Reproduce the material in full, exactly as written.

● ● ● ● ●

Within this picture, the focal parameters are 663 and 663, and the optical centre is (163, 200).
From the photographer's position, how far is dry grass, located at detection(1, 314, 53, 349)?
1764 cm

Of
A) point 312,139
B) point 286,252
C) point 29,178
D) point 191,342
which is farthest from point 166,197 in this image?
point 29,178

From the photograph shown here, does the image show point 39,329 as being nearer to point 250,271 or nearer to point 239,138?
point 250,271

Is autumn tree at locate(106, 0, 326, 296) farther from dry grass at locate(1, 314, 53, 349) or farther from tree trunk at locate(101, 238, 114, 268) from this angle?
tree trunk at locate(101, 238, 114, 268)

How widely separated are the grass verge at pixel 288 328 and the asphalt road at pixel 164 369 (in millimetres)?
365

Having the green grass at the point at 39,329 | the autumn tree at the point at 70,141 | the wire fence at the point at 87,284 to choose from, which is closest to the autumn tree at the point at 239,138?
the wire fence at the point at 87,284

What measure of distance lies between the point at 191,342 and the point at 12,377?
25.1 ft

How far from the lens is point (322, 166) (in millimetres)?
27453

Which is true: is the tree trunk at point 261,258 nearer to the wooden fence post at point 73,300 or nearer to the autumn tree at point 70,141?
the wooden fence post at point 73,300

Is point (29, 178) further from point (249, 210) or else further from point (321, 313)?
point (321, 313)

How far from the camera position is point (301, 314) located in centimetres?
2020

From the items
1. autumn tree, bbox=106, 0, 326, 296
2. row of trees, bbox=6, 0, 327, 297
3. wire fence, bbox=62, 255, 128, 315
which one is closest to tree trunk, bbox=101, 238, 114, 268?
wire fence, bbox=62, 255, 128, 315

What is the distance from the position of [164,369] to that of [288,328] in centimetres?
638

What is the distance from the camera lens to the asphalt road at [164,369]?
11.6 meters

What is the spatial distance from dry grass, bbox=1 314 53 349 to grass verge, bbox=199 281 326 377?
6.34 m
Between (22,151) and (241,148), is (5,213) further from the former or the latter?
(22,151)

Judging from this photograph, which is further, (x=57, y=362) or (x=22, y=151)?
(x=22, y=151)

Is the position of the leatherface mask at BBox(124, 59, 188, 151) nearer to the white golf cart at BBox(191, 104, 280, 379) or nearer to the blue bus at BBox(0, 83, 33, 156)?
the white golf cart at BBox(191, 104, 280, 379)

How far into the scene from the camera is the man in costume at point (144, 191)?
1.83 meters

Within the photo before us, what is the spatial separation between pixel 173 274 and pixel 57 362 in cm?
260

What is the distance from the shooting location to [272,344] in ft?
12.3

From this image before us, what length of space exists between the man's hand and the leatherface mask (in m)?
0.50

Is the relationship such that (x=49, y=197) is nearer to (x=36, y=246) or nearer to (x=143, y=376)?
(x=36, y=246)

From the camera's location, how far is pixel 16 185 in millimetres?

● ● ● ● ●

- **Task response**:
Within this picture, the focal parameters are 663 and 663, and the optical centre is (163, 200).
From the photographer's position, how far is dry grass, located at detection(1, 314, 53, 349)?
1764 cm

Of
A) point 312,139
B) point 286,252
C) point 29,178
D) point 191,342
which is farthest from point 166,197 in this image?
point 29,178

From the photograph shown here, does the image show point 39,329 as being nearer to point 250,271 or nearer to point 239,138?
point 250,271

Is autumn tree at locate(106, 0, 326, 296) farther from dry grass at locate(1, 314, 53, 349) or farther from tree trunk at locate(101, 238, 114, 268) from this angle?
tree trunk at locate(101, 238, 114, 268)

How widely separated are the grass verge at pixel 288 328 and the asphalt road at pixel 164 369 (in millimetres)?
365

Having the green grass at the point at 39,329 | the autumn tree at the point at 70,141 | the wire fence at the point at 87,284 to choose from, which is closest to the autumn tree at the point at 239,138?
the wire fence at the point at 87,284

What measure of distance lies between the point at 191,342 and the point at 12,377?
25.1 ft

How far from the lens is point (322, 166) (in millimetres)?
27453

Which is true: is the tree trunk at point 261,258 nearer to the wooden fence post at point 73,300 or nearer to the autumn tree at point 70,141?
the wooden fence post at point 73,300

Is point (29, 178) further from point (249, 210) or else further from point (321, 313)?
point (321, 313)

How far from the camera position is point (301, 314) located in centimetres?
2020

From the items
1. autumn tree, bbox=106, 0, 326, 296
2. row of trees, bbox=6, 0, 327, 297
3. wire fence, bbox=62, 255, 128, 315
which one is closest to tree trunk, bbox=101, 238, 114, 268?
wire fence, bbox=62, 255, 128, 315

What is the distance from the position of [164,369] to that of [288,328] in centimetres?
638

What is the distance from the camera lens to the asphalt road at [164,369]?
11.6 meters

What is the spatial distance from dry grass, bbox=1 314 53 349 to grass verge, bbox=199 281 326 377?
6.34 m
Between (22,151) and (241,148), is (5,213) further from the former or the latter?
(22,151)

Judging from this photograph, which is further, (x=57, y=362) or (x=22, y=151)?
(x=22, y=151)

Is the position of the leatherface mask at BBox(124, 59, 188, 151) nearer to the white golf cart at BBox(191, 104, 280, 379) or nearer to the blue bus at BBox(0, 83, 33, 156)?
the white golf cart at BBox(191, 104, 280, 379)

How far into the scene from the camera is the man in costume at point (144, 191)?
1.83 meters

Within the photo before us, what is the spatial separation between pixel 173 274 and pixel 57 362 in cm?
260

What is the distance from the shooting location to [272,344] in ft?
12.3

From this image before us, what length of space exists between the man's hand and the leatherface mask (in m)?
0.50

Is the relationship such that (x=49, y=197) is nearer to (x=36, y=246) or nearer to (x=143, y=376)?
(x=36, y=246)

From the camera's location, how far is pixel 16 185 in millimetres?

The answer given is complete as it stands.